In POQ, Adam could choose any time period to focus on: a week, a month, three months, or another amount of time. But the point is, he’ll figure out the lot size for that time period and manufacture that plus whatever he needs to maintain his safety stock. Because the lot size can (and probably will) change from period to period, POQ is a dynamic lot sizing method.

It’s important to note that in this lesson, we’ve talked about lot sizing in terms of how many units to produce (or manufacture). However, lot sizing also applies to purchasing materials. For example, Adam can use any of the lot sizing methods (such as POQ or FOQ) to determine how many LED screens he needs to purchase to fulfill his orders for glucose monitors.

Lesson Summary in this video

Lot sizing involves determining the amount of an item that needs to be manufactured. There are two basic approaches to lot sizing. Static lot-sizing involves manufacturing the same quantity of items regularly and usually results in a large safety stock of inventory. In contrast, dynamic lot-sizing involves manufacturing different quantities of items, based on what orders have been placed and results in a low safety stock of inventory.

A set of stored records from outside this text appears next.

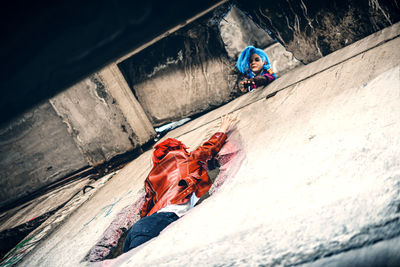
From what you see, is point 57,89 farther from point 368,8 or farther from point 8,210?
point 8,210

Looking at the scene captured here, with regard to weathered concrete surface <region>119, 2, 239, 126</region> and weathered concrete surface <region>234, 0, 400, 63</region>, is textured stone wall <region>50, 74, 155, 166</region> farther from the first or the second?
weathered concrete surface <region>234, 0, 400, 63</region>

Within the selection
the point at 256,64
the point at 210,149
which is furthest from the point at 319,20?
the point at 210,149

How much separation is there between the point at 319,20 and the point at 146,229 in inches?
97.1

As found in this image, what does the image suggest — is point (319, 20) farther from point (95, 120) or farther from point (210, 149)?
point (95, 120)

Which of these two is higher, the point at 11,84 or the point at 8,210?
the point at 11,84

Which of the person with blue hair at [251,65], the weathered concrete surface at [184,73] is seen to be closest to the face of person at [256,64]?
the person with blue hair at [251,65]

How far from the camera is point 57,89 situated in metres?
0.93

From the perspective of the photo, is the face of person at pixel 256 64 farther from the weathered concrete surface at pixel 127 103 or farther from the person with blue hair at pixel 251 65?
the weathered concrete surface at pixel 127 103

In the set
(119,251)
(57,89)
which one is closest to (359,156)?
(57,89)

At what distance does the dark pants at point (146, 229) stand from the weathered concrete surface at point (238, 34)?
3.53 metres

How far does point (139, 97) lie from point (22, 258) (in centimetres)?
238

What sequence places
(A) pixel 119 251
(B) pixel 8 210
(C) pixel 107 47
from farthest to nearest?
(B) pixel 8 210 < (A) pixel 119 251 < (C) pixel 107 47

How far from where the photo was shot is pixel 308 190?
708mm

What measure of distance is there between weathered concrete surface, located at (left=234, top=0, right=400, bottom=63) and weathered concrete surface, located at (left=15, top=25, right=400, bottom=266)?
85cm
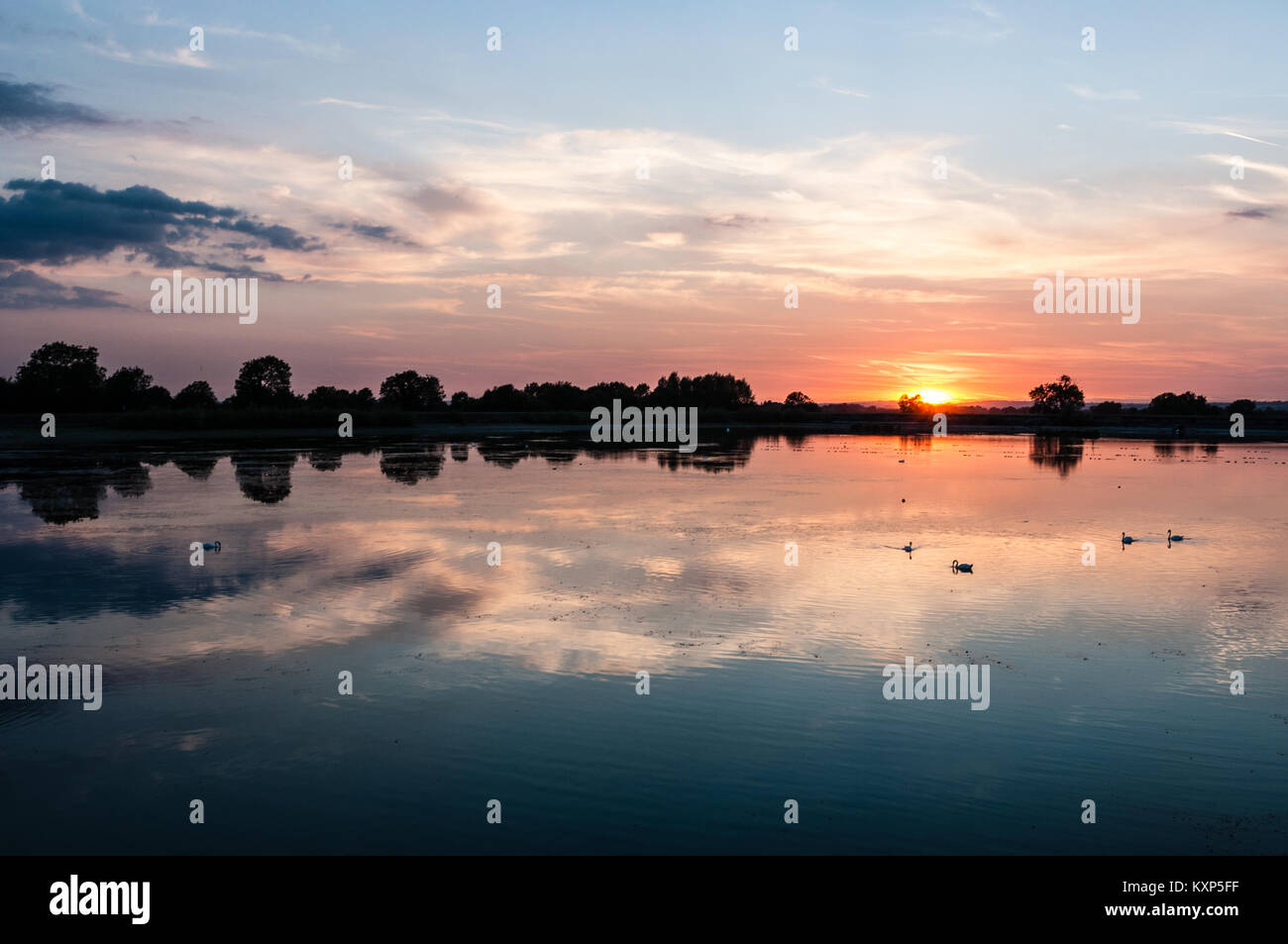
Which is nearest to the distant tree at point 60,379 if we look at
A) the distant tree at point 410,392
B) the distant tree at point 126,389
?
the distant tree at point 126,389

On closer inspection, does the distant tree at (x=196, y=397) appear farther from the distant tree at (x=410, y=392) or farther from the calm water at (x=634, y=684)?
the calm water at (x=634, y=684)

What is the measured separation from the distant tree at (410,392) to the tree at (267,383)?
18.7 m

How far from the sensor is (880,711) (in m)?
14.1

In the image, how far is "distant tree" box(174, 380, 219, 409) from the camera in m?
167

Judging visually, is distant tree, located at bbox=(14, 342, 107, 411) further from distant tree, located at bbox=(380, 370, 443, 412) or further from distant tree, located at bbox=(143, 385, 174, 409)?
distant tree, located at bbox=(380, 370, 443, 412)

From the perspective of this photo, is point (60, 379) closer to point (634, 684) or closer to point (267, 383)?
point (267, 383)

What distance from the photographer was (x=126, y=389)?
145875mm

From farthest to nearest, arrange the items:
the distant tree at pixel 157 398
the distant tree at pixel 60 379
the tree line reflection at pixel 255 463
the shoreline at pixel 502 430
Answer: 1. the distant tree at pixel 157 398
2. the distant tree at pixel 60 379
3. the shoreline at pixel 502 430
4. the tree line reflection at pixel 255 463

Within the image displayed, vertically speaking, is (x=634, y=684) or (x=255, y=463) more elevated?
(x=255, y=463)

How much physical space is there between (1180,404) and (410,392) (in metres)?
161

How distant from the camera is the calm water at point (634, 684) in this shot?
10570 mm

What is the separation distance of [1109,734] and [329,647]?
1435 centimetres

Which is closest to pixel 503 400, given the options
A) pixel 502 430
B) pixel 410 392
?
pixel 410 392
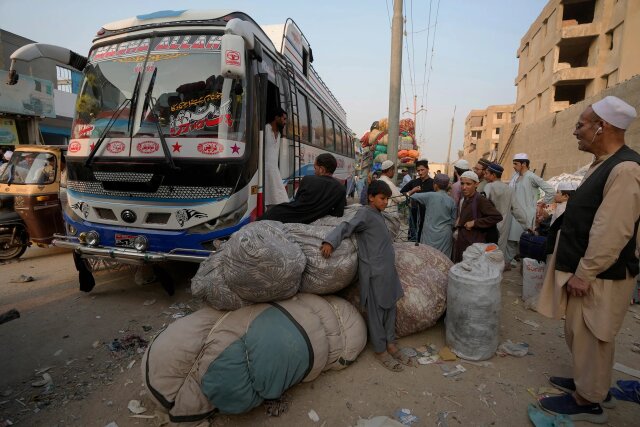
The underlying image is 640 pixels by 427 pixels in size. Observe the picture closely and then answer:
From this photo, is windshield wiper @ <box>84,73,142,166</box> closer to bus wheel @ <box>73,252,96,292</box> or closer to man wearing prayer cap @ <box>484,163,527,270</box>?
bus wheel @ <box>73,252,96,292</box>

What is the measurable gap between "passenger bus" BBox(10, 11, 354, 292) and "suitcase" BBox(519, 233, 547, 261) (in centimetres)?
393

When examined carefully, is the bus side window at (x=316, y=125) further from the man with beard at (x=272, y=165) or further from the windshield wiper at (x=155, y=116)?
the windshield wiper at (x=155, y=116)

There are many methods for lot sizing, including:

Fixed order quantity, or FOQ for short, which involves setting a lot size and then calculating how often to restock

Economic order quantity, or EOQ, which involves lot-sizing based on the cost of set-up and materials, as well as the demand for the product

Lot-for-lot, or L4L, which involves producing just enough units to fulfil orders and maintain a small safety stock

Periodic order quantity, or POQ, which involves producing enough units to fulfil orders over a specified time period, plus maintain a small safety stock

FOQ and EOQ are static lot-sizing methods, while L4L and POQ are dynamic lot-sizing methods.